Abraham gazed at me from beneath lowered eyelids and smiled.
“I hope this doesn't shock you, Mrs. Wellington,” he said, his round liquid eyes holding mine. “I was born into the religion of my ancestors and my tribe, a nation that has no family names. I was captured and sold to Protestant missionaries in Durban at the age of six and forcibly baptized as a Anglican. At twenty-one, I converted to Islam, and for the love of Thenia, I have become a Methodist so that she can be married in the church. To me, one religious ceremony is worth another. When I return to Africa, I revert to the natural religion of that continent: Islam. When I go into the bush seeking specimens, I revert to the religion of my ancestors. You may believe it to be immoral to crisscross the lines of belief like that, but I find it more immoral to fight a religious war. Since there is only one God, religion is like opening and closing a door. The light beyond remains eternal and immutable. Your husband, as a scientist, agrees with me that to be born into a certain religion, as to be born into a certain race, is the purest of accidents. Of course,” he continued, “I have never told my little Methodist.”
“Your secret is safe with me.”
We exchanged spectacular smiles. Secrets. Was there anyone who didn't have them?
“Why, after all these years, won't you call me Harriet, Abraham?”
And so, in this same year of 1836, Thenia and Abraham Boss set up their apothecary in the Moyamensing district of Philadelphia. Abraham continued to work in the afternoons for Thance, who supplied him with merchandise. Thenia minded their little wooden-front store and served as midwife, pharmacist, nurse, and, in many cases, pediatrician, to her neighbors.
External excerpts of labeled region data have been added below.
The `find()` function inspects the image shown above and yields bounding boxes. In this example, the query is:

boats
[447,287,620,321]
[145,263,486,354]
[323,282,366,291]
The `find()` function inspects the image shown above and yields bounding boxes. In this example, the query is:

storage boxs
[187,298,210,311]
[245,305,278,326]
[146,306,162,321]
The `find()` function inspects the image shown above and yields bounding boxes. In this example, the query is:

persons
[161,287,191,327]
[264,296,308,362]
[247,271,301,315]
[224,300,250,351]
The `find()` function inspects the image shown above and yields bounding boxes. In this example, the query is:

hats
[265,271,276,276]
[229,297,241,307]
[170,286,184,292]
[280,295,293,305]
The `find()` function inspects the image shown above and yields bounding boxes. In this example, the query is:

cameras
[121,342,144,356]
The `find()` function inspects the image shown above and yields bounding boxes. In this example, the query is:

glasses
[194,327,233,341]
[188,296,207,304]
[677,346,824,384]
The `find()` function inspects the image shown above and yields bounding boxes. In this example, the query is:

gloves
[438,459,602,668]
The death notice of my half sister, Martha, appeared at the end of that year in the
Richmond Times.
It had been sent, unsigned and without comment, by my silent, sullen brother Thomas, whose handwriting I recognized on the envelope. She had survived my mother by only nine months. Her body had been laid to rest across the head of the three graves in which lay buried my father, my other half sister Maria Eppes, and my mother's half sister, Martha Wayles. Martha was not mourned by me. I felt no pity or sympathy for any of my white family, or for the plight of Cornelia, Ellen, or any of the others. I had always detested Martha Randolph and everything about her, perhaps because I resembled her in many ways. But her airs, her synthetic gentility, her cruelty to my mother had made her my enemy. And now that my enemy's corpse floated by me, vanquished, I tried to find some better memory of her, even if only the fact that she had freed my mother at her father's request. As for her eleven living children and seven grandchildren, from what I had learned of the world they had built, they could rot in hell, all of them. I wished them the same suffering they had imposed on their slave family.